Focal CIDP is a rare CIDP variant manifesting clinically with sensorimotor symptoms in one limb.
We retrospectively reviewed patients with focal onset and nerve biopsy confirmation of inflammatory demyelination. Patients with ongoing single limb involvement were classified as “chronic inflammatory demyelinating mononeuropathy” (CIDM), while those with additional limb involvement were classified as multifocal CIDP.
Fifty-four patients had monomelic onset (pure sensory n=5; pure motor n=14; sensorimotor n=35) with pathological inflammatory demyelination (segmental demyelination on teased fibers n=44; thinly myelinated axons n=53; small onion bulbs n=43; inflammation n=69). In forty patients, symptoms remained monomelic over median follow-up of 52 months (range 14-397)(CIDM group), while 14 patients developed multiple limb involvement with median follow-up of 149.5 months (range 12-435)(multifocal CIDP group). Sciatic nerve (n=26/54) then brachial plexus (n=15/54) were most commonly affected. Pain was uncommon (n=10[18%]). Most CIDM patients did not fulfill EAN/PNS electrophysiological criteria for demyelination (definite n=5/40[12.5%]; possible n=10/40[25%]). CSF protein was mostly abnormal (n=29/33), but mildly (median 50 mg/dL). All had focal MRI nerve abnormalities of the affected limb (diffuse T2 hyperintensity/thickened nerve roots) guiding biopsy-site (dorsal rootlet n=3; targeted fascicular n=53; distal cutaneous nerve n=13). Thirty-two CIDM patients started immunotherapy (IVIg n=25[78%]; intravenous methylprednisolone n=3[9%]; plasmapheresis n=4[13%]). CIDM patients showed significant improvement in median NIS at last follow-up(18 to 11.7, p=0.042).

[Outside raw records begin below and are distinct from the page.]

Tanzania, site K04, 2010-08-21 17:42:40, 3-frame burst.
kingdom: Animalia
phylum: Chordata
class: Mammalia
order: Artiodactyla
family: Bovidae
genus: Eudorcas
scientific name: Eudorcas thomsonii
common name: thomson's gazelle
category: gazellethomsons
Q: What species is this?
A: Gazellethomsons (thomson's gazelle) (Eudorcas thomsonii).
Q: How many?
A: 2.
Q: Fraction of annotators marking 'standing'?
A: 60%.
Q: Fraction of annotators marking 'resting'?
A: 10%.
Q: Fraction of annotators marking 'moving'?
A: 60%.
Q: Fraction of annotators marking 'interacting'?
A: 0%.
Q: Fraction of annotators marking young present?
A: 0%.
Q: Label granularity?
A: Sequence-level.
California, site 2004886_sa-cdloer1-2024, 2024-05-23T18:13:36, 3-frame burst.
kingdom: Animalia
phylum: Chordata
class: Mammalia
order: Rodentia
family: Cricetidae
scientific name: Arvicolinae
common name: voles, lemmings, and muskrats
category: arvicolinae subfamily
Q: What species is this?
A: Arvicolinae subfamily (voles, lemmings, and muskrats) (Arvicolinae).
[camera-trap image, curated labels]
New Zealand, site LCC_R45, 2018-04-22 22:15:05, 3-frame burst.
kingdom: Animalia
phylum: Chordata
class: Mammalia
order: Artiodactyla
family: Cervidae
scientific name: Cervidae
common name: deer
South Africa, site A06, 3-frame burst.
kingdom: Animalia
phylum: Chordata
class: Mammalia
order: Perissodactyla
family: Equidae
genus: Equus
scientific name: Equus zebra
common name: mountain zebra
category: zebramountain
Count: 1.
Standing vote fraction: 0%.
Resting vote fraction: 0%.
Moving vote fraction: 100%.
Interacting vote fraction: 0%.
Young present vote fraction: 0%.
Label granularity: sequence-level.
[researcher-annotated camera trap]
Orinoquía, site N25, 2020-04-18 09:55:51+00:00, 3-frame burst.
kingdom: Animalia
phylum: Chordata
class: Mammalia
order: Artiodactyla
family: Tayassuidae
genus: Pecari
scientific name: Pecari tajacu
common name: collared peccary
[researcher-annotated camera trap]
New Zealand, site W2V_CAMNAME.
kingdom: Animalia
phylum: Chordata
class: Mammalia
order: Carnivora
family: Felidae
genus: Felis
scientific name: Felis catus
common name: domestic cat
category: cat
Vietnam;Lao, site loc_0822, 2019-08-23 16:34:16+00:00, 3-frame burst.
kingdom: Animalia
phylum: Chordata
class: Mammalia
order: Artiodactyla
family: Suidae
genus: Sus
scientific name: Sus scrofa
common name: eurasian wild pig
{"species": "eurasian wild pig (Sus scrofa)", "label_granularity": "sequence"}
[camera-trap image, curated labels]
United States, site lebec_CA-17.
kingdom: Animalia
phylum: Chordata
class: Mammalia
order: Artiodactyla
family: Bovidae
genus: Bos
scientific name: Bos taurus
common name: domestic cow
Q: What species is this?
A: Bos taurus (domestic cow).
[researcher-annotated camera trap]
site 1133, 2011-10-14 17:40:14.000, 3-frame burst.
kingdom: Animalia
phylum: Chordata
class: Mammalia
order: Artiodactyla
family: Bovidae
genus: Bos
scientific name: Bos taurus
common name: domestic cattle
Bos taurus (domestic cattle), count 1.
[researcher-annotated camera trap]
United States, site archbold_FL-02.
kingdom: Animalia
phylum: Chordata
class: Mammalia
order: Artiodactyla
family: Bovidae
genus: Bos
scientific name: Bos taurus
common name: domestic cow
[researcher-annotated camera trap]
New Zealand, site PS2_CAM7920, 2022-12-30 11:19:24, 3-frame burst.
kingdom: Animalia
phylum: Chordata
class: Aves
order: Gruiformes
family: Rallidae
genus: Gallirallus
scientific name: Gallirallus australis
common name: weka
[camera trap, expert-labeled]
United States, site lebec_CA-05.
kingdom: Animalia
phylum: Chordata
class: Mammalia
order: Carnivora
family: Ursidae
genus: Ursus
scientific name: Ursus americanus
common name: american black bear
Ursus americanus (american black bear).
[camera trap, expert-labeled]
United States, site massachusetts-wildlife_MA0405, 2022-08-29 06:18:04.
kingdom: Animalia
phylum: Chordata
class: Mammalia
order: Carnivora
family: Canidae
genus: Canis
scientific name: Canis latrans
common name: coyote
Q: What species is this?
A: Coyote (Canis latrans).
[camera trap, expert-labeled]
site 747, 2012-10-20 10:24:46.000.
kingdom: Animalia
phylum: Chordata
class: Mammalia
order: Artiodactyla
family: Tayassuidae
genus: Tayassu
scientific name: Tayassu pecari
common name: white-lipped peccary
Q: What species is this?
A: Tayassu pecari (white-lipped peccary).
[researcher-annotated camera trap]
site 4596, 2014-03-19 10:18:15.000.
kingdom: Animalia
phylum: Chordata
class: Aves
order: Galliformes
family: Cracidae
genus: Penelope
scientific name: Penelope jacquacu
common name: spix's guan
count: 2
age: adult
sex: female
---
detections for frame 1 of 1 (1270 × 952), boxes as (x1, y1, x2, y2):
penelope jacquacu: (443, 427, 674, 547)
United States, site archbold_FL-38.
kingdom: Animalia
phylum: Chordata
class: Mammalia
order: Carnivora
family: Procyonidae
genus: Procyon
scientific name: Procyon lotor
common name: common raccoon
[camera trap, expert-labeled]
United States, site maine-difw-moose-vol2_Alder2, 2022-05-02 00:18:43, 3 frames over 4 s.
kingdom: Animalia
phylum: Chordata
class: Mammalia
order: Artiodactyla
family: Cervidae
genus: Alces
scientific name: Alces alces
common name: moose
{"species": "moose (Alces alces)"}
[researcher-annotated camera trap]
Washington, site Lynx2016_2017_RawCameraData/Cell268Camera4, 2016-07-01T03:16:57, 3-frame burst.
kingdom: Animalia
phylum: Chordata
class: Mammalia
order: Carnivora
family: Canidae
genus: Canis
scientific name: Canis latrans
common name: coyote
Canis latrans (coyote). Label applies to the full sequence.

CIDM presents as a focal inflammatory demyelinating neuropathy that is difficult to diagnose as most cases (63%) do not meet CIDP electrophysiological criteria and only have mild elevation of CSF protein. Our study shows that focal CIDP usually remains localized (74%) over many years, is responsive to immunotherapy, and is hard to diagnose, making the use of MRI and targeted nerve biopsy important tools in its evaluation.